[5.6] The new blocking pop feature for redis queues can lose jobs in case of worker failures #22939

sisve · 2018-01-27T21:46:26Z

Laravel Version: 5.6
PHP Version: irrelevant
Database Driver & Version: irrelevant

Description:

The new redis blocking pop functionality introduced in #22284 has issues if there are problems between the BLPOP and the ZADD. This means that any failures in the worker at this point will lose the jobs that have been popped from the queue. These jobs will not be retried by another worker since they were never pushed to the reserved queue.

The problematic code is in RedisQueue::blockingPop.

framework/src/Illuminate/Queue/RedisQueue.php

Lines 225 to 241 in 63b6108

    
           protected function blockingPop($queue) 
        
           { 
        
               $rawBody = $this->getConnection()->blpop($queue, $this->blockFor); 
        
               if (! is_null($rawBody)) { 
        
                   $payload = json_decode($rawBody[1], true); 
        
                   $payload['attempts']++; 
        
                   $reserved = json_encode($payload); 
        
                   $this->getConnection()->zadd($queue.':reserved', [ 
        
                       $reserved => $this->availableAt($this->retryAfter), 
        
                   ]); 
        
                   return [$rawBody[1], $reserved]; 
        
               } 
        
               return [null, null]; 
        
           }

taylorotwell · 2018-01-29T14:40:08Z

So what is the solution?

taylorotwell · 2018-01-29T14:43:37Z

Just throwing ideas out there, can we use MULTI and EXEC?

taylorotwell · 2018-01-29T14:44:37Z

Apparently not:

taylorotwell · 2018-01-29T14:45:06Z

Seems like our only option would be to go full Lua script with it.

halaei · 2018-01-29T16:48:39Z

Beside documentation, as I mentioned here, the code to fix will need to use brpoplpush command. It will add another Redis list key for each queue, it will add 1 or 2 extra requests per pop, and it will reverse the order of jobs in the Redis list.

halaei · 2018-01-29T16:49:55Z

Please take a look at https://redis.io/commands/rpoplpush#pattern-reliable-queue

taylorotwell · 2018-01-29T17:42:47Z

Ah, hmm, we may need to back this out then if we can't make it reliable. Any thoughts? If we need to use brpoplpush that is fine with me. But, it sounds like reversing the order of jobs in the Redis list is a major breaking change? Or we would document that changing from non-blocking to blocking requires you to drain your queues first so the order is correct.

taylorotwell · 2018-01-29T17:44:09Z

I personally feel like data loss on a queue is going to be critical in basically 99% of applications.

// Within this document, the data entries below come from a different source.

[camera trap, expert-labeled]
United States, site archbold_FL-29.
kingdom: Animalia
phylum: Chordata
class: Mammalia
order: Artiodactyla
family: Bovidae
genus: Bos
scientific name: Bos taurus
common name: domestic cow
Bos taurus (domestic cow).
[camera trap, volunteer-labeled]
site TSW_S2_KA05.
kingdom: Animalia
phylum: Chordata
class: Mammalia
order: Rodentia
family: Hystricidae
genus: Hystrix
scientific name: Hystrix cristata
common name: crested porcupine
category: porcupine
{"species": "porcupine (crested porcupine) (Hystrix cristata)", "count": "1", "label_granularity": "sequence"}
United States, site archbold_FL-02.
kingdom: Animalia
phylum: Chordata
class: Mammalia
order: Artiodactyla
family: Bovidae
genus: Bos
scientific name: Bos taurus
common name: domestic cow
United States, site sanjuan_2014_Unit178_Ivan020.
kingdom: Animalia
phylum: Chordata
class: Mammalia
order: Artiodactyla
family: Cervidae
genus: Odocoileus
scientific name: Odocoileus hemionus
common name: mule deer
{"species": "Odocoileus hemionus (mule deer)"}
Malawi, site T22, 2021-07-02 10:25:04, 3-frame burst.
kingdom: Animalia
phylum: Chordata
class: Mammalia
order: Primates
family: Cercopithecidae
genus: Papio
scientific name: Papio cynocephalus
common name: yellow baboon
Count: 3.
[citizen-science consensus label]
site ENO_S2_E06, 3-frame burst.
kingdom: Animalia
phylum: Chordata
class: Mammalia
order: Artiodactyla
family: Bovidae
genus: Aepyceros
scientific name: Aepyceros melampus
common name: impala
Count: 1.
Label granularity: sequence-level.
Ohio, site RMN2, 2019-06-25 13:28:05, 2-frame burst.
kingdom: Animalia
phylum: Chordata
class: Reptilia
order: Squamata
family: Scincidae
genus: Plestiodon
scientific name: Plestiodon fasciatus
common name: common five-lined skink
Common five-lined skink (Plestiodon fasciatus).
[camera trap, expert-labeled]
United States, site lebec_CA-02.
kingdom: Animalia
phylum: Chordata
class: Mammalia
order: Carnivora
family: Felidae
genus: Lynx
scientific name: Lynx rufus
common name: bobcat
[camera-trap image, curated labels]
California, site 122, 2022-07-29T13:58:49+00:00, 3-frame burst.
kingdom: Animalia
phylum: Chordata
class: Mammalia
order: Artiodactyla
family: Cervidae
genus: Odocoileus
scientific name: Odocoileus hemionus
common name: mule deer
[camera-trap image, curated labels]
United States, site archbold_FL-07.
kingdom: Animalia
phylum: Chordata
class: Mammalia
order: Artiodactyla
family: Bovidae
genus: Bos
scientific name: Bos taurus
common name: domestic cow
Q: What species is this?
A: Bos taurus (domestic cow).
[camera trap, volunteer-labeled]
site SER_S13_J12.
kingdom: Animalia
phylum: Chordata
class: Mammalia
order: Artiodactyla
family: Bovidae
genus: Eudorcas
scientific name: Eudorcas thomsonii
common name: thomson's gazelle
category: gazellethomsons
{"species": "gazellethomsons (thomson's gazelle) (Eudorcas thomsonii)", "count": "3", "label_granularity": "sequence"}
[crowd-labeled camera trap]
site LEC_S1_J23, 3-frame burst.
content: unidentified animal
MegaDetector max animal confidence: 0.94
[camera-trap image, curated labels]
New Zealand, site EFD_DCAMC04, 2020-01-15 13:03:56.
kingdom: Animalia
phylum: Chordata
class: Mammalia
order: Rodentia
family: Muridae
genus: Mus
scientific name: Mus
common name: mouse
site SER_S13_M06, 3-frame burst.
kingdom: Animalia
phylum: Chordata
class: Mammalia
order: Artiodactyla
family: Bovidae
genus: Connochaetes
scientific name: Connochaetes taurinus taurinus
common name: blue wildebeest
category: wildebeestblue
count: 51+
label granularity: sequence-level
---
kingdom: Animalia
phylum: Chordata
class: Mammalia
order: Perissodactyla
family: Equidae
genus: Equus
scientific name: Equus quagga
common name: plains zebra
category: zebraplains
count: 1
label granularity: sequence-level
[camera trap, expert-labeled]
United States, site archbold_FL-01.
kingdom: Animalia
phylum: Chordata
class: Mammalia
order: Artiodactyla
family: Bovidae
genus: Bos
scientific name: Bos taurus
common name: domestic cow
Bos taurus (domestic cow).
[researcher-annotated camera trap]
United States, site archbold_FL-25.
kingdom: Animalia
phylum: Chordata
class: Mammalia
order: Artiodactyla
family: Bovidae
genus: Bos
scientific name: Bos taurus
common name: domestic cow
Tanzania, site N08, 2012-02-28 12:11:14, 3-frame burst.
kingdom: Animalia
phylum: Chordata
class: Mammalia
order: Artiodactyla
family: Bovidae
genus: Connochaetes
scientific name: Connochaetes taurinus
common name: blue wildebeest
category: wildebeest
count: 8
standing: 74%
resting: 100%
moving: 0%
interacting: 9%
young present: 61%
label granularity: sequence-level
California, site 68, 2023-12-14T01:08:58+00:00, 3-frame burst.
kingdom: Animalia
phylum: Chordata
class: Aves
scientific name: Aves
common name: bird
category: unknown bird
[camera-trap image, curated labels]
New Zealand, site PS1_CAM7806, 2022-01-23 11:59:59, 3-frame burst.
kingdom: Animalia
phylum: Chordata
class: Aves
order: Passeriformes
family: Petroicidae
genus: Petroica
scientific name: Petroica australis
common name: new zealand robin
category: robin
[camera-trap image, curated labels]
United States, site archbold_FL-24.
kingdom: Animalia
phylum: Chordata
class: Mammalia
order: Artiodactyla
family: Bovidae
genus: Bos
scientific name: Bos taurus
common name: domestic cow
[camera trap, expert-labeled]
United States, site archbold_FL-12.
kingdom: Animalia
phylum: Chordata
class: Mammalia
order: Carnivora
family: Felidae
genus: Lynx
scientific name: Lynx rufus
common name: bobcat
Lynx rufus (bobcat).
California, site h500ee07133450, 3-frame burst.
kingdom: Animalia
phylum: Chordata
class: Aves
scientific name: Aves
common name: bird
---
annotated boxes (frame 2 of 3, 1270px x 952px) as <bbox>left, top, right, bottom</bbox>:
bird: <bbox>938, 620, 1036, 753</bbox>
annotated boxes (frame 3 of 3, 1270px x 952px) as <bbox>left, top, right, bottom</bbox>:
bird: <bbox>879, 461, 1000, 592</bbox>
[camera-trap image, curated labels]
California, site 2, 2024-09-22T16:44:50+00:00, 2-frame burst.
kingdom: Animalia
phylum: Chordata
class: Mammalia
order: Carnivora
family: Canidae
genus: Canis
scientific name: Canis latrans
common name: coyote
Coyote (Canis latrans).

sisve · 2018-01-30T08:06:37Z

If we change the ordering of the queues we should probably change both the blocking and the non-blocking order. I don't think that we should require people to drain their queues just to try out the new features.

I don't see a huge problem with changing the order of the lists between 5.5 and 5.6. Sure, I can make up some scenarios where it will cause problems, but those involve a mix of Laravel versions pushing and popping to the queue, and not enough workers to ever drain it. And that is a totally different problem anyway.

I think it's enough to document that we change the order of the redis queue in the upgrade guide. It's an implementation detail and only affects people if they have jobs in the queue when upgrading.

halaei · 2018-01-30T08:33:05Z

Helper scripts can be provided to do the migration and reverse the orders.

taylorotwell · 2018-02-05T15:25:51Z

Looks like I'll just need to document this for 5.6 release I guess.

taylorotwell · 2018-02-05T15:29:53Z

Added this warning for now:

@halaei do you intend to work on fixing the potential data loss issue or should others try to take a look at it?

halaei · 2018-02-05T16:14:22Z

I work on it and send a PR in 2 days.

sisve · 2018-02-10T10:51:02Z

An update;

The original PR did a check for a configuration setting of blocking_for > 0 to activate this new feature. That meant it was an opt-in feature.
A later commit changed this behavior to check for non-null values, allowing a blocking_for = 0.
Horizon defaults to a blocking_for=0 in code if the entry is missing in the configuration. This affects all upgraded installations. I have no numbers on how many these are, and it depends on if people updated their config/queue.php files to add the blocking_for entry. There is no explicit mention of this in the upgrade guide.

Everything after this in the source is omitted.